Center for Text Analytic Methods in Legal Studies

The Center for Text Analytic Methods in Legal Studies is a research collaboration of experts from the University of Pittsburgh’s Schools of Law and Computing and Information, the RAND Corporation, Duquesne Law School, and Worcester Polytechnic Institute.

The center's goal is to apply newly developed machine learning and natural language processing techniques to newly available sources of legal text data to evaluate legal and social questions involving racism, gender equality, immigration, public health, crime, or education that have real-world policy implications and that traditionally have not been evaluable to the same extent without text analytic tools.

Initial Investigations

Initially, the Center is investigating drug interdiction automobile stop cases concerning the constitutionality of police decisions to search. Such cases are a persistent cause of racial friction and have led to thousands of court decisions at the state and federal levels. The team seeks to identify factors on which courts rely in assessing if police have “reasonable suspicion” to detain a motorist for further investigation (e.g., a police dog drug sniff), to assign statistical weights to these factors across thousands of cases, to identify explicit or implicit racial bias in the cases and explore their relationships to factor weights and case outcomes, and to draw out the social and legal policy implications of their findings.

An increasing awareness of social issues in the legal domain requires a deeper investigation into court decisions and other legal texts. The Center develops and applies NLP/ML tools to evaluate hypotheses about court decisions concerning social issues involving bias, racism, gender equality, immigration, public health, crime, and education.

New Tools Enable Better Analytics

New developments in NLP and ML and the availability of large text corpora, such as the Harvard Law School Caselaw Access Project’s data comprising 6.7 million federal and state court decisions, make it possible to analyze legal texts as never before. The new tools enable collecting data-supported evidence on the existence of entities, patterns, and relationships in the legal data so that one learns about the law with new empirically- assessed hypothesis-based arguments.

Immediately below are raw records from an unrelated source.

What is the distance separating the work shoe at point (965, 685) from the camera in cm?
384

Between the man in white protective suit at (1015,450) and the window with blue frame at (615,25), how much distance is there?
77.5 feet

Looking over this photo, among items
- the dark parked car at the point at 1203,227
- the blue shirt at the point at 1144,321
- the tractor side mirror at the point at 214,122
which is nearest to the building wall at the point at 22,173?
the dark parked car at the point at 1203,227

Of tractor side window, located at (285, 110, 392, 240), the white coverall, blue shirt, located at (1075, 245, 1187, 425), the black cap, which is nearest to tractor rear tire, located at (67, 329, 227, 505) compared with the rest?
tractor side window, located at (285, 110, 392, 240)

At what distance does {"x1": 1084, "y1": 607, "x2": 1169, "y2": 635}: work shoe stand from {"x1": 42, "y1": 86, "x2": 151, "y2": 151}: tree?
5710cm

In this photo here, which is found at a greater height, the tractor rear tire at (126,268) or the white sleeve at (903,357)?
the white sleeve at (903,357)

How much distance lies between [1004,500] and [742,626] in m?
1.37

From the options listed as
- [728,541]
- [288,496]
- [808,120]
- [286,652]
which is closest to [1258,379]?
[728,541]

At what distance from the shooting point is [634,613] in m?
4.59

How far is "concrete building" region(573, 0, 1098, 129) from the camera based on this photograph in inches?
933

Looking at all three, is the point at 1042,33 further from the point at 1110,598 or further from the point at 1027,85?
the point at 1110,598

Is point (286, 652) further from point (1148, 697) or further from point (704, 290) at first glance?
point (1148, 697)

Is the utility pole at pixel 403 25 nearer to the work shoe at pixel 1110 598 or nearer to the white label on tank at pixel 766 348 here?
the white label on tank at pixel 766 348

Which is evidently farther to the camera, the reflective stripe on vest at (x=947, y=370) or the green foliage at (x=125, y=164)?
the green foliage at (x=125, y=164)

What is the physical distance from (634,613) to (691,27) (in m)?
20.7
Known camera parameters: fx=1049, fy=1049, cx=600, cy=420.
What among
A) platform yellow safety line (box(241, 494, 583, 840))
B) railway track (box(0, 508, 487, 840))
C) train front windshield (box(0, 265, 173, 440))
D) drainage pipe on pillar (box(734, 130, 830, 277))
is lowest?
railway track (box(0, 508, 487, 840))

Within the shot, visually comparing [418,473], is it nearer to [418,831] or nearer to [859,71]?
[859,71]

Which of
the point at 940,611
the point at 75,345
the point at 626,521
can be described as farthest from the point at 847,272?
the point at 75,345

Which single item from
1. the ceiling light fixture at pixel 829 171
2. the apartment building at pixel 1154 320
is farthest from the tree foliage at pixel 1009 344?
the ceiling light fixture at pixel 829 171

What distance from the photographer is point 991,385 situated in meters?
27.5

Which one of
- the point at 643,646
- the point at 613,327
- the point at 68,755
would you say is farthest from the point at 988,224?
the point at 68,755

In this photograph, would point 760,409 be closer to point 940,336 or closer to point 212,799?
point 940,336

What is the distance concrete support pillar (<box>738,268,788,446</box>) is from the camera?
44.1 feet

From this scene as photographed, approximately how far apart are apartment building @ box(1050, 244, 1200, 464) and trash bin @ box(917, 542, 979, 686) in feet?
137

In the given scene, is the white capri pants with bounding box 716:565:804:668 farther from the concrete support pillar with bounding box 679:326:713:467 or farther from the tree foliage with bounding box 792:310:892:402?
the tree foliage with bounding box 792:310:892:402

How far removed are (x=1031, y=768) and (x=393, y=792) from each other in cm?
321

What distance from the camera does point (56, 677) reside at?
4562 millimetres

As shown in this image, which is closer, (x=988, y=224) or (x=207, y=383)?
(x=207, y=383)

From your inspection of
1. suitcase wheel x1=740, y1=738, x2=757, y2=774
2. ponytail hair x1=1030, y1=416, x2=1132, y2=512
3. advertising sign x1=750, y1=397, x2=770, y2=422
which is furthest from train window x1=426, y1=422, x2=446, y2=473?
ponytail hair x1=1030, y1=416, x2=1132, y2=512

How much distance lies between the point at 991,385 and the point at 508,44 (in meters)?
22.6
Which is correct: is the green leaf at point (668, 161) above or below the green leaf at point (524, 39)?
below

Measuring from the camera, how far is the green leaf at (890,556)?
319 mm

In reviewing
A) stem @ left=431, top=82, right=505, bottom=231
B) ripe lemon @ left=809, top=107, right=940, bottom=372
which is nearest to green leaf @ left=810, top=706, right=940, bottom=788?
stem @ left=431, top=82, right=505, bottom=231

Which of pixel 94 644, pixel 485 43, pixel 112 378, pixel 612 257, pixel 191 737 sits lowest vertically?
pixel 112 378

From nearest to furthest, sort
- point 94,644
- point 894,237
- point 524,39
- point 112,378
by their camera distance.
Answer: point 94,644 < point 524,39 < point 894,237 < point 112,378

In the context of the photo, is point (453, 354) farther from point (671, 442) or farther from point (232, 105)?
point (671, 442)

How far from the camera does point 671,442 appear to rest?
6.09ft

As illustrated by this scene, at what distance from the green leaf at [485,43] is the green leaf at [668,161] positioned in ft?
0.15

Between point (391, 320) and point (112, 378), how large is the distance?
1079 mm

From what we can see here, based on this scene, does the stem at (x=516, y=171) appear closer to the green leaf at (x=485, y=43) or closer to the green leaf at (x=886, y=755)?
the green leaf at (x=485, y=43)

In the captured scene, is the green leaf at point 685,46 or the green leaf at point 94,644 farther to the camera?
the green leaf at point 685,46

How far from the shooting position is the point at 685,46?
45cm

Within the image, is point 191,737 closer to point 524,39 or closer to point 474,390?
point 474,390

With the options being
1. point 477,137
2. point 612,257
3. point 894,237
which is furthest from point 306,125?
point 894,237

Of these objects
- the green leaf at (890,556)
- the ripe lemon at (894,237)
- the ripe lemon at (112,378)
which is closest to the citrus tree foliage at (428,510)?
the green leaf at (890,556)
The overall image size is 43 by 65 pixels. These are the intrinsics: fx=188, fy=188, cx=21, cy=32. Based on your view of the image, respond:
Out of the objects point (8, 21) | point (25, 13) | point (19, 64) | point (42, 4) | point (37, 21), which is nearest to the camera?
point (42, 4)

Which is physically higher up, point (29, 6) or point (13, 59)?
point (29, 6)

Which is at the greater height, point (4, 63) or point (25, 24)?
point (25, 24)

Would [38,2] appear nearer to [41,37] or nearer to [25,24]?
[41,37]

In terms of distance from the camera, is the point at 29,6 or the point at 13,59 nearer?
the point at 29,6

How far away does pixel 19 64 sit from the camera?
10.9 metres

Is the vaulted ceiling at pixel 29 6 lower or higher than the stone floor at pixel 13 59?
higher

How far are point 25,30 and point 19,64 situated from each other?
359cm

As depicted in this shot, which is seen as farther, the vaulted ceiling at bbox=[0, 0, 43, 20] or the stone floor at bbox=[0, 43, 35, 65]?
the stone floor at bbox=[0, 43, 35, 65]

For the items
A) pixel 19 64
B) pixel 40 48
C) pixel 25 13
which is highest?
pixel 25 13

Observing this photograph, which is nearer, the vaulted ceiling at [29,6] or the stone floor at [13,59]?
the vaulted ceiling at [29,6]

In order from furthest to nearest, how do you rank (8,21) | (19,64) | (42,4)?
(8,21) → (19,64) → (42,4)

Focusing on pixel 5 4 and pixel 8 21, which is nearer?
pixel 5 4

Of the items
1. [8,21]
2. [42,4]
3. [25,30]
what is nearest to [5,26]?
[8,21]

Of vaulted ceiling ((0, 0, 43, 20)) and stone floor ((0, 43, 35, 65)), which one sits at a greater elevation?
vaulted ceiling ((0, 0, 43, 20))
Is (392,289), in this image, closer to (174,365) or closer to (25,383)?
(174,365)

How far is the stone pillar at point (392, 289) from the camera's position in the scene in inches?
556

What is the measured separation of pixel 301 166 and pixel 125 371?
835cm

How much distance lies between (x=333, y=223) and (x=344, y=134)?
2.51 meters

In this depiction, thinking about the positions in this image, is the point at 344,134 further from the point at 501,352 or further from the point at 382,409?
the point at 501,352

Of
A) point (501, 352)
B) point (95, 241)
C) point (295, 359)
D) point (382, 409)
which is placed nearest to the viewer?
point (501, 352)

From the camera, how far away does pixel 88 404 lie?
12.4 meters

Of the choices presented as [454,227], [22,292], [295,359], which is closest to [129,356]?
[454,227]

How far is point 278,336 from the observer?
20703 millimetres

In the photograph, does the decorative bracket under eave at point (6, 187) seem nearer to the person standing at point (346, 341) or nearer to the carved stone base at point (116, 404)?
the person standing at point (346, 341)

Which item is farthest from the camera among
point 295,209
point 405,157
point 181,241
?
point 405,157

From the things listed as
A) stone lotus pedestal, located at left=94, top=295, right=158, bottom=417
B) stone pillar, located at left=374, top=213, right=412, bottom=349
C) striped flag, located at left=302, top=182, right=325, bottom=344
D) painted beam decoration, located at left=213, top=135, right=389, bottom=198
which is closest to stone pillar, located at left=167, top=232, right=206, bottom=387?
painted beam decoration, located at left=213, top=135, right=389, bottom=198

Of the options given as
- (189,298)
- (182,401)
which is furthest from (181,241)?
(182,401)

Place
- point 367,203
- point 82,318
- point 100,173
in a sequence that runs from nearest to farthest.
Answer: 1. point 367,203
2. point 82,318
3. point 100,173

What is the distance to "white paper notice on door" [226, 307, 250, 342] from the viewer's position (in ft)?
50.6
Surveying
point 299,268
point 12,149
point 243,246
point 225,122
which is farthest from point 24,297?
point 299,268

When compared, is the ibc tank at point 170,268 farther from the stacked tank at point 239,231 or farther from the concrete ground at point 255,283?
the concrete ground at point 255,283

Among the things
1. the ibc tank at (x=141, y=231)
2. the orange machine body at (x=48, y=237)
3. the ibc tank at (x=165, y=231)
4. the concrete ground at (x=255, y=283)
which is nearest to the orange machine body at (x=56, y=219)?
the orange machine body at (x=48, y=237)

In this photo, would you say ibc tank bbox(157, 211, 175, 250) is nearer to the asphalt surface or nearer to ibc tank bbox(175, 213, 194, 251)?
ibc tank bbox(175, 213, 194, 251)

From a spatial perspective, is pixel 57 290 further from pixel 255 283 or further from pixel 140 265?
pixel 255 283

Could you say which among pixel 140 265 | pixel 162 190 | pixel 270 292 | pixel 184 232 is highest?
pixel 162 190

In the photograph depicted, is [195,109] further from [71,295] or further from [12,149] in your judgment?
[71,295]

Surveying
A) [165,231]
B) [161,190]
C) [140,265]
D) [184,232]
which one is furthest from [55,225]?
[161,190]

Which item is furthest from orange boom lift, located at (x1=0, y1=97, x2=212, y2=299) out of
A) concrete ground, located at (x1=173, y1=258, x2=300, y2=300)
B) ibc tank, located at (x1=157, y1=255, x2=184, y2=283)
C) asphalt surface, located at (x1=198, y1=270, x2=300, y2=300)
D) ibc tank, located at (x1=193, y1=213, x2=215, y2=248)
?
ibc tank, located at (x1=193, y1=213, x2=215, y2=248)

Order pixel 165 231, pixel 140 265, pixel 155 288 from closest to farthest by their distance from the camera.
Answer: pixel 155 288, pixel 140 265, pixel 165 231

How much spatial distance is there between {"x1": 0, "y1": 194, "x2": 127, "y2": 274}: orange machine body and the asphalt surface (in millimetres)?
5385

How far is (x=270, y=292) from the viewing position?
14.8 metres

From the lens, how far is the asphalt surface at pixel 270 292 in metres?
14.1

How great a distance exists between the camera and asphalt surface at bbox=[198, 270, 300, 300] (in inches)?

The Center will focus on developing and applying the NLP/ML tools to evaluate hypotheses about systemic aspects of court decisions involving social issues. The Center engages legal domain experts at RAND, Pitt Law, and Duquesne Law to apply new techniques and text corpora to investigate hypotheses in their specialty areas. It will explore the pedagogical potential of engaging law and pre-law students in annotating legal cases to improve case reading skills and train machine learning models.